Было так тяжело думать одно, а учить другому, что я готов был встретить любую бурю, только бы она принесла покой. Шел четырнадцатый год моей работы профессором ленинградских духовных школ… 

Я стал искать конкретный выход из тупика. И решился. 

Несколько дней отняли у меня обдумывания «Письма в редакцию» и «Известительного послания» ректору, ученому совету, студентам, учащимся и служащим ленинградских духовных академии и семинарии. В последнем я написал:  

«Настоящим сообщаю всем вам, с кем вместе работал и кого обучал свыше тринадцати лет, что я, будучи в здравой памяти и при трезвом уме, сознательно ухожу из ленинградских духовных школ, из православной церкви, из христианства и из религии вообще. 

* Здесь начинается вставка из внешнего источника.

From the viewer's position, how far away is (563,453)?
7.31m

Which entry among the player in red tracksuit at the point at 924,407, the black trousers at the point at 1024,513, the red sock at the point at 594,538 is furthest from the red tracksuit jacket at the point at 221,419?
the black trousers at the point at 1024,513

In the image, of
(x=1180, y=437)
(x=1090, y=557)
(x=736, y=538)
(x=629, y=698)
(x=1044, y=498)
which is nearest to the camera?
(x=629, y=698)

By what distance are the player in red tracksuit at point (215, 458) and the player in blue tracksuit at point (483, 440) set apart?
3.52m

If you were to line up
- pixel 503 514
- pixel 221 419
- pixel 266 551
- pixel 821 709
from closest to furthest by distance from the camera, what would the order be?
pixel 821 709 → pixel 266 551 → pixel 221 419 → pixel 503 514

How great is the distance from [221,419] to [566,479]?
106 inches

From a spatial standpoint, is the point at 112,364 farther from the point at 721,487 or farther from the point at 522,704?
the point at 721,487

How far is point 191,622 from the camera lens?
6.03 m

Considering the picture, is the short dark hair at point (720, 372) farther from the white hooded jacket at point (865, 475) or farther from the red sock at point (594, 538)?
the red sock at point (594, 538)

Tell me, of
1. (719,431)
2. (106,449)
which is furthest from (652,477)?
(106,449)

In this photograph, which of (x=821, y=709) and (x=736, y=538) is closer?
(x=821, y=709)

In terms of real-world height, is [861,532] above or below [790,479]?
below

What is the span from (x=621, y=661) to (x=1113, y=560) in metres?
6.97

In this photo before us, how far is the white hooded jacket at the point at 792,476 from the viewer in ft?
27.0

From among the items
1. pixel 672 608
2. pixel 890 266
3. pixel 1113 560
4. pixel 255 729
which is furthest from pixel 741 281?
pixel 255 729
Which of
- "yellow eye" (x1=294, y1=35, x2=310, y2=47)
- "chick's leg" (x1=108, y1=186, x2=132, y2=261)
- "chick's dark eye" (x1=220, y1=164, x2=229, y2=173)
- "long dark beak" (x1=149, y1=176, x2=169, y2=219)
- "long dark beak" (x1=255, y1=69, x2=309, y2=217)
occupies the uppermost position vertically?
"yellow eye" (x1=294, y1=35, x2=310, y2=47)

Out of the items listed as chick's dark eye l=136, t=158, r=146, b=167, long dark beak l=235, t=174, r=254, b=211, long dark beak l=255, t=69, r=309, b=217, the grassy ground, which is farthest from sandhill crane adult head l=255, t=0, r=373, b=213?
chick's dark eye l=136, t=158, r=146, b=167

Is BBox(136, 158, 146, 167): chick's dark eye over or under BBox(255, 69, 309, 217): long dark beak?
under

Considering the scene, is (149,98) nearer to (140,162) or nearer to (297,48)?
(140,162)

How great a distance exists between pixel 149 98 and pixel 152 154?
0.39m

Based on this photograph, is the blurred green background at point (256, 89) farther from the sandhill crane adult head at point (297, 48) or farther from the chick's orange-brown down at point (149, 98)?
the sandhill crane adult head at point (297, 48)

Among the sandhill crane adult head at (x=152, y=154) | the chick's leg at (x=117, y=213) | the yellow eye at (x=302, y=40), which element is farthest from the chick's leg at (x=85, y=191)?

Не обида и не личные чувства или соображения побуждают меня к этому шагу. Я был у вас и в чести, и в любви. 

Я ухожу по соображениям исключительно идеологическим и научным, по мотивам мировоззренческим и притом не под влиянием момента, а после многолетних исканий, размышлений, научных проверок каждого достигнутого результата… 

Каковы же выводы, взгляды и итоги моих исканий и исследований, к которым я пришел и которые довели меня до решения уйти из мира религии и стать на путьборьбы с тем, что я некогда признавал истиной и источником блага на земле и в человеческом роде. 

П е р в о е. Изучая критически Библию, я пришел к научно обоснованному выводу, что религия древних евреев, а также выводимая из нее христианская религия не может быть признана богооткровенной, исключительной, а развивалась по тем же законам и этапам, как и все религии мира, родственна им, является естественным порождением исторических путей развития человеческого рода. 

В т о р о е. Изучая историю религий, я пришел к осознанию того, что любая религия, существующая или существовавшая в роде человеческом, является искаженным отражением в «небесах» реальных взаимоотношений человека с природой и отношений между людьми, отражением классовых столкновений и классовой идеологии, всегда несет в себе множество суеверий, порожденных человеческим сознанием на предшествовавших ступенях развития человечества.